Source information.
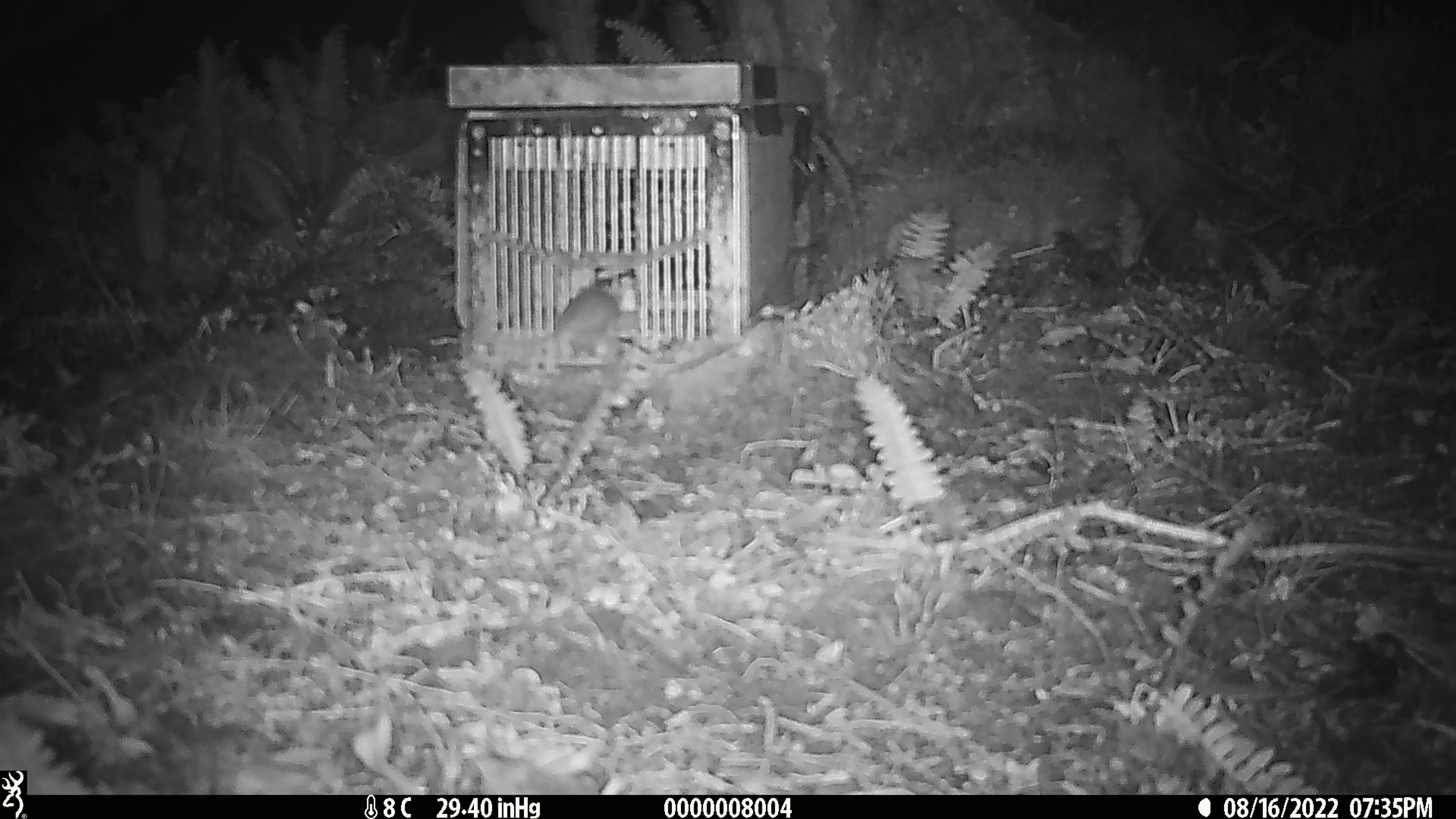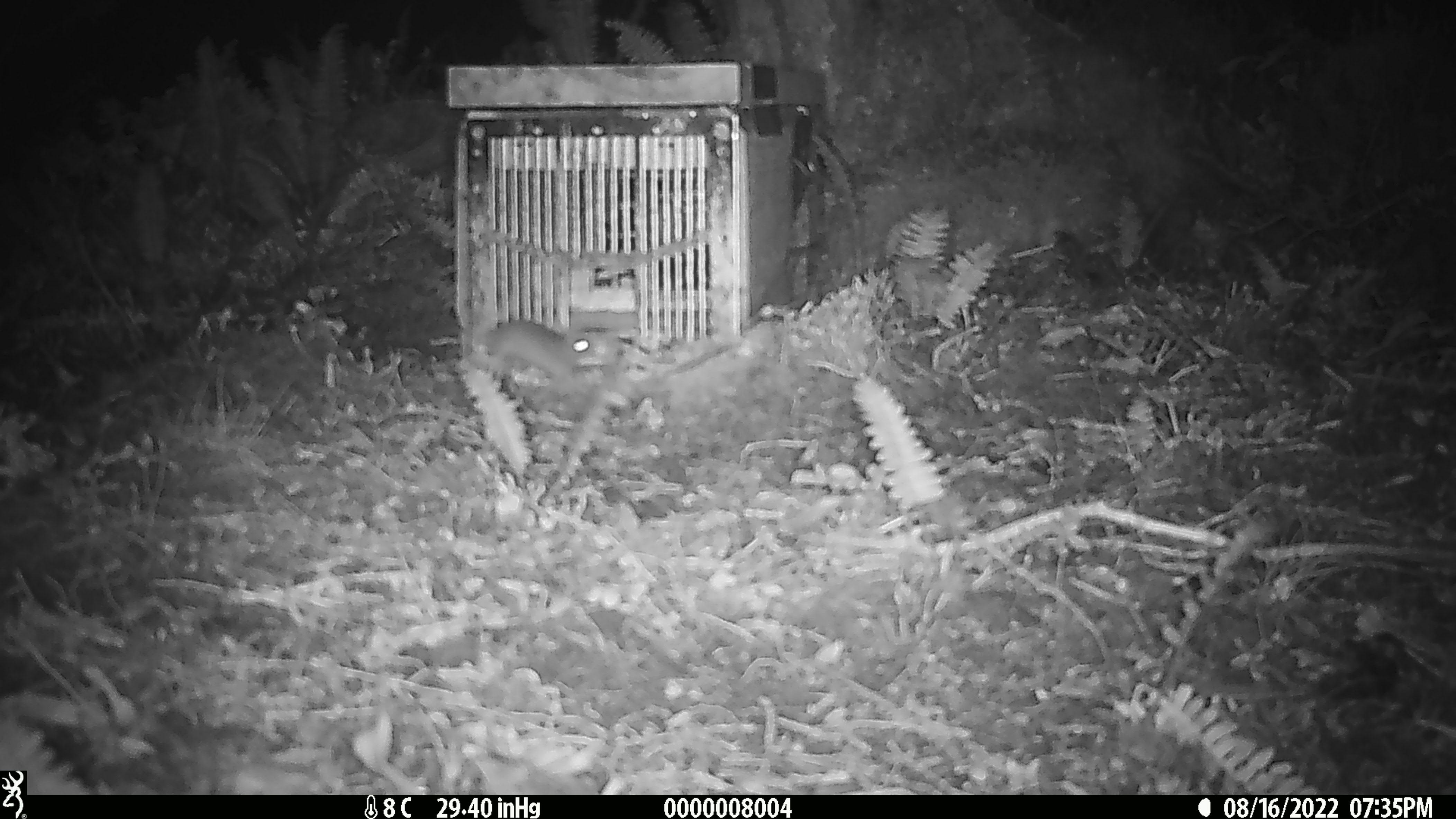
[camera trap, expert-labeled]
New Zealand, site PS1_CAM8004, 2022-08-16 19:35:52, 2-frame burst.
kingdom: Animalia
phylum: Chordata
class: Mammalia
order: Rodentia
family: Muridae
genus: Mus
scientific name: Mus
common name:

Exercise goal.
Retype exactly the lines from the one containing "phylum: Chordata" through the last line of the records above, including both.

Answer to this exercise.
phylum: Chordata
class: Mammalia
order: Rodentia
family: Muridae
genus: Mus
scientific name: Mus
common name:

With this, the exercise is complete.